Davacı icra takibinde 37.871,60 TL. Asıl alacak, 13.964,76 TL. İşlemiş faiz, 1.893, 58 TL. Tazminat olmak üzere toplam: 53.729,94 TL. alacak talebinde bulunmuştur. Davalı borçlu takibe itiraz etmiş, açılan itirazın iptali davasında davacı alacaklı harca esas değeri 5.372,94 TL olarak göstermiştir. Ancak dava dilekçesinin talep sonucu bölümünde itirazla duran tüm alacak yönünden takibin devamına karar verilmesini istemiştir. Tevzi formunda gösterilen harca esas değer ile dava dilekçesinin talep sonucunda istenen meblağ farklı olup, mahkemece öncelikle 6100 sayılı HMK’nın 31. maddesi uyarınca alacaklının hangi meblağ üzerinden takibin devamını istediği hususu açıklattırılmalıdır. Davacı alacaklının itiraza uğrayan tüm alacak yönünden takibin devamını istemesi halinde harç tamamlattırıldıktan sonra tüm alacak kalemlerine yönelik itirazın haklılığı üzerinde durulup varılacak uygun sonuç dairesinde bir karar verilmesi gerekirken yazılı şekilde karar verilmesi yerinde görülmemiştir. (Yargıtay 19. Hukuk Dairesinin 2015/1917 Esas-2015/15122 Karar sayılı kararı ve Yargıtay 19. Hukuk Dairesinin 2014/17615 Esas – 2015/5378 Karar sayılı kararı benzer mahiyettedir.)

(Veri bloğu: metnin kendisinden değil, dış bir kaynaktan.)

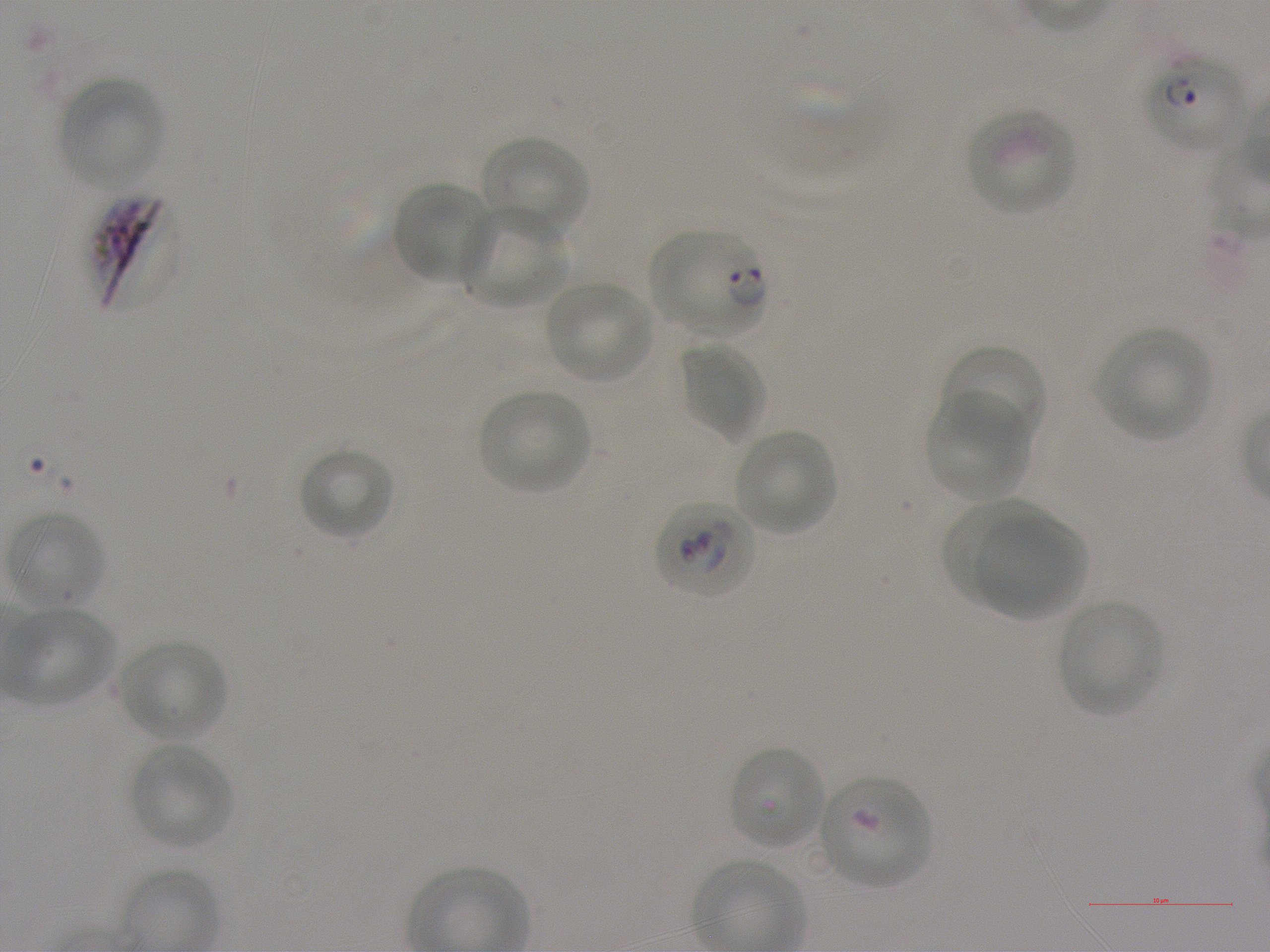
Not every red blood cell is marked. A life-cycle stage — or a range of stages, where the recorded stages span more than one — follows each staged infected red blood cell.
donor blood group = A+
field of view = single
locations of red blood cells of indeterminate infection status = approximate bounding boxes as {x1, y1, x2, y2} in pixels: {651, 498, 760, 600}, {729, 745, 825, 850}, {819, 774, 931, 887}
locations of infected red blood cells = approximate bounding boxes as {x1, y1, x2, y2} in pixels: {1146, 50, 1248, 152} ring; {88, 187, 172, 314}; {651, 228, 767, 336} ring
stain = Giemsa
objective = 100x, oil immersion, numerical aperture 1.25
image size = 1270×952 pixels
culture = Plasmodium falciparum strain NF54, static, in vitro
locations of uninfected red blood cells = approximate bounding boxes as {x1, y1, x2, y2} in pixels: {57, 76, 164, 188}, {964, 107, 1077, 217}, {482, 135, 588, 239}, {391, 181, 494, 285}, {458, 207, 571, 311}, {546, 280, 654, 384}, {1097, 327, 1212, 439}, {678, 341, 767, 443}, {941, 344, 1048, 451}, {478, 388, 593, 495}, {926, 389, 1031, 499}, {734, 430, 835, 536}, {297, 446, 394, 541}, {938, 496, 1068, 599}, {6, 511, 105, 610}, {976, 517, 1084, 618}, {1057, 600, 1164, 716}, {5, 607, 118, 707}, {120, 641, 226, 743}, {130, 745, 233, 849}, {695, 859, 801, 943}
preparation = thin blood smearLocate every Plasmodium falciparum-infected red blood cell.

Mahkemece, dava değeri açıklatılıp sonucuna göre yukarıda belirtildiği şekilde işlem yapılması gerekirken davaya devamla karar verilmesi usul ve yasaya aykırı olup davacı vekilinin bu yöndeki istinaf sebebi yerinde görülmüştür.” gerekçesiyle kaldırıldığı anlaşılmıştır.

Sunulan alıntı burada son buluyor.